=== WHAT TO WORK ON ===
No pictures belong in the result; set down exactly the lines from the one containing "La Casa Colorata" through the final line of the listing, and nothing more.

=== DATASET SECTION ===
_ _ _

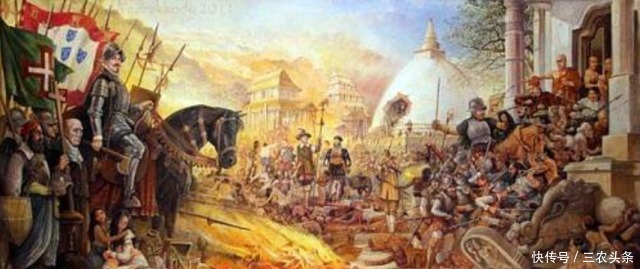 葡萄牙|侵华日军唯一不敢侵略的城市,仅仅只因这一句话,吓得根本不敢动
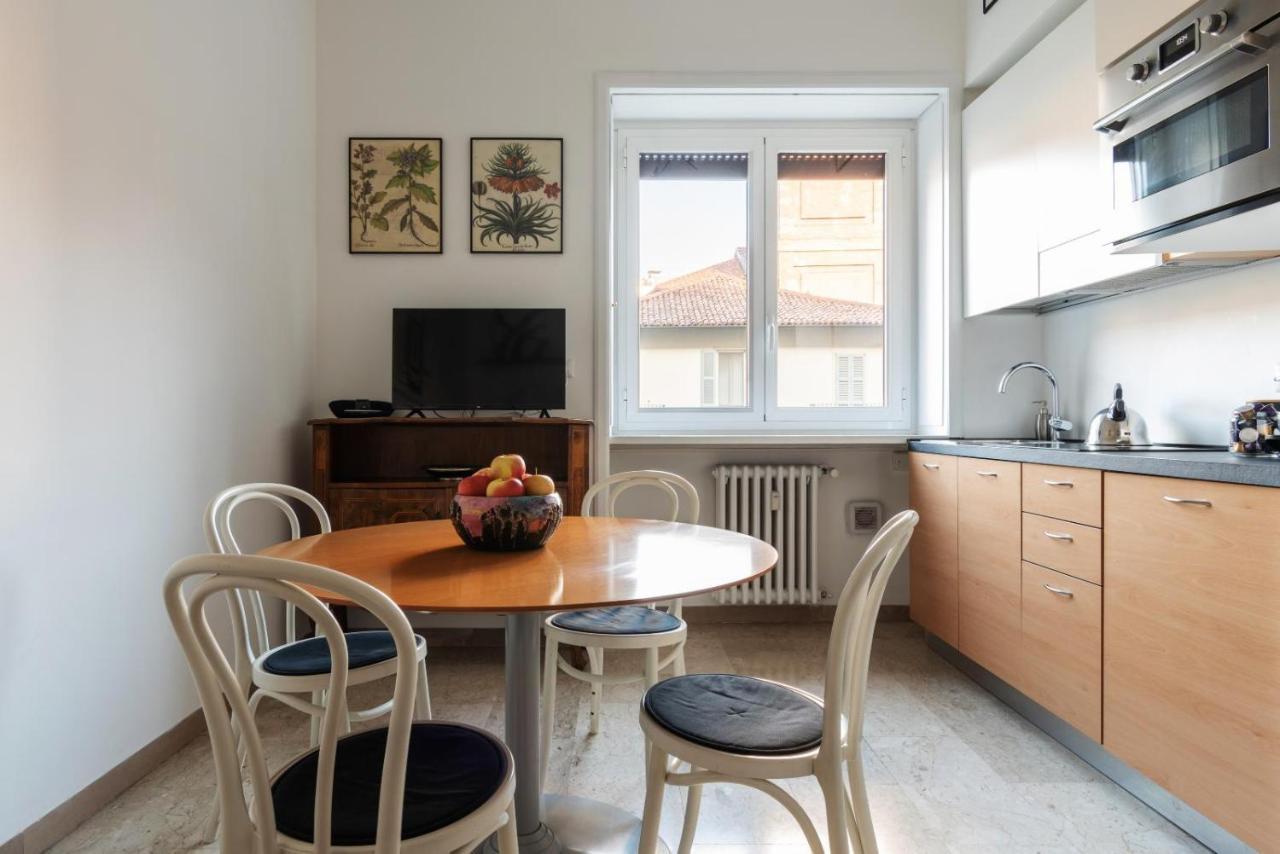 La Casa Colorata - Flats In Milan - Porta Romana Exterior foto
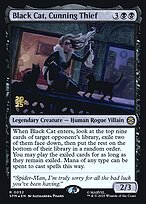 Black Cat, Cunning Thief - Marvel's Spider-Man Promos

_ _ _

=== SOLUTION ===
 La Casa Colorata - Flats In Milan - Porta Romana Exterior foto
 Black Cat, Cunning Thief - Marvel's Spider-Man Promos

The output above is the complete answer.